First, add a new metric to your graph. From there, select “MovingFunction” and choose the metric you want to average. Then, expand the options and set the window to the number of samples you want your moving function to be based on.

Next, you’ll need to provide a script for the moving function to use. Depending on your needs, you can choose from several different options, including:

  • MovingFunctions.max(values)
  • MovingFunctions.min(values)
  • MovingFunctions.sum(values)
  • MovingFunctions.unweightedAvg(values)
  • MovingFunctions.linearWeightedAvg(values)

Once you’ve selected the appropriate script, you should be able to see your moving average data displayed on your graph.

While adding moving averages to Elasticsearch data in Grafana can be a helpful way to visualize trends, it can also be frustrating if you’re not sure how to do it. By following these simple steps, you’ll be able to quickly and easily add moving averages to your graphs and gain deeper insights into your data.

References:
https://www.elastic.co/guide/en/elasticsearch/reference/current/search-aggregations-pipeline-movfn-aggregation.html#:~:text=The%20Moving%20Function%20aggregation%20allows,script%20in%20the%20values%20variable.

Python OAuth2 auth and bearer token caching

To access many APIs you need to use OAuth2, sending a client id and secret to an endpoint to get a token back. Then send that token with future calls as authentication.

The particular API I was calling would also return a number of seconds the bearer token would be good for.

Hopefully this code will help jumpstart someone else along the way to using python and APIs.

#!/usr/bin/env python3

import requests
import json
import datetime

import os.path
from os import path

cache_file = "/var/tmp/oauth.json"
client_id = '**your client_id here**'
client_secret = '**your secret here**'

def getToken():
    url = "https://api.wherever.com/oauth2/token"

    data = {
      'client_id': client_id,
      'client_secret': client_secret,
      'grant_type': 'client_credentials'
    }

    response = requests.post(url, data=data)

    data = json.loads(response.text)
    expiration_time =  datetime.datetime.now() +  datetime.timedelta(seconds=data['expires_in'])
    data['expiration_date'] =   int(expiration_time.utcnow().timestamp())

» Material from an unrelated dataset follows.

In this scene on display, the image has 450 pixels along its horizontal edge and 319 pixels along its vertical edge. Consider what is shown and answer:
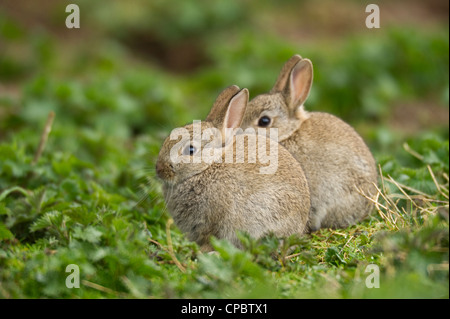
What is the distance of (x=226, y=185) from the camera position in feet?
17.0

    with open(cache_file, "w") as outfile:
        json.dump(data, outfile)
    return data



if path.exists(cache_file):
    #Reading cache
    with open(cache_file, "r") as infile:
        access_token = json.load(infile)
    if int(datetime.datetime.now().timestamp()) > access_token['expiration_date']:
        #Token expired, get new
        access_token = getToken()
else:
    #No cached value, get and cache
    access_token = getToken()


bearer_token = access_token["access_token"]
headers = {
        'Authorization': f'bearer {bearer_token}'
}

#The rest of the requests go here and pass that header

4/24/2023: updated to fix typo!

Collecting MS SQL Query Data into Telegraf

Sometimes you just want to record results from a SQL query into Telegraf so you can graph it over time with Grafana. I have several queries that I want to see trend data for so I wrote this script to allow me to easily configure queries and throw them into a nice graph for analysis.

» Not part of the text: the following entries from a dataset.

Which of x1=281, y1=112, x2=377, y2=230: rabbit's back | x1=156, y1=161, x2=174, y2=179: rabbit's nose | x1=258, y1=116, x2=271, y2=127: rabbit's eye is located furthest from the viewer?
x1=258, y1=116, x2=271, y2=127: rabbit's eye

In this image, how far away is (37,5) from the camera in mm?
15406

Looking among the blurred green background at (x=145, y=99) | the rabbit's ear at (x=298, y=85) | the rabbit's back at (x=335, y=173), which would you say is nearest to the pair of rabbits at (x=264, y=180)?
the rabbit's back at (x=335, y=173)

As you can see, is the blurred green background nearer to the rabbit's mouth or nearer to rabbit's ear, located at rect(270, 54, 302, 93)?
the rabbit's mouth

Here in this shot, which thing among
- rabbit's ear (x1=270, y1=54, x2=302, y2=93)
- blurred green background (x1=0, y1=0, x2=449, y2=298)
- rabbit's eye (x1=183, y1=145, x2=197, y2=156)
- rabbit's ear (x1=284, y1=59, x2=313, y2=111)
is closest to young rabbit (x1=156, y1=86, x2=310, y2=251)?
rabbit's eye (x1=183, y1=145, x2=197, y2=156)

For the collection part I have a simple python script. I put the following in /usr/local/sbin/check_mssql.py

#! /usr/bin/env python

__author__ = 'Eric Hodges'
__version__= 0.1

import os, sys
import pymssql
import json
import configparser

from optparse import OptionParser, OptionGroup

parser = OptionParser(usage='usage: %prog [options]')
parser.add_option('-c', '--config', help="Config File Location", default="/etc/mssql_check.conf")

(options, args) = parser.parse_args()
config = configparser.ConfigParser()
config.read(options.config)

settings = config['Settings']
conn = pymssql.connect(host=settings['hostname'],user=settings['username'], password=settings['password'], database=settings['database'])

def return_dict_pair(cur, row_item):
    return_dict = {}
    for column_name, row in zip(cur.description, row_item):
        return_dict[column_name[0]] = row
    return return_dict

queries = config.sections()

items = []

for query in queries:
    if (query != 'Settings'):
        cursor = conn.cursor()

        cursor.execute(config[query]['query'])
        description = cursor.description

        row = cursor.fetchone()
        while row:
            items.append(return_dict_pair(cursor,row))
            row = cursor.fetchone()

conn.close()
print(json.dumps(items))

sys.exit()
<span id="mce_SELREST_start" style="overflow:hidden;line-height:0;"></span>

This script expects to be passed a config file on the command line i.e. ‘check_mssql.py –config test.conf’

The config file is very simple, it contains a Settings section with the database connection options, and then one section for each query you want to run. It runs the query and then converts the rows into a dictionary, then pushes each row onto an array. It repeats for each query adding them all to the same array and finally returns them as JSON. (Replace the right hand side of the = with the correct info). The query needs at least one column to be a string to serve as the key for telegraf.

Example test.conf config:

[Settings]
hostname=server[:port]
database=database_name
username=readonly_user
password=readonly_user_password

[Sample]
query=SELECT measurement, data FROM sample_table

You can make new section like Sample with different names and different queries and it will run them all and combine them together.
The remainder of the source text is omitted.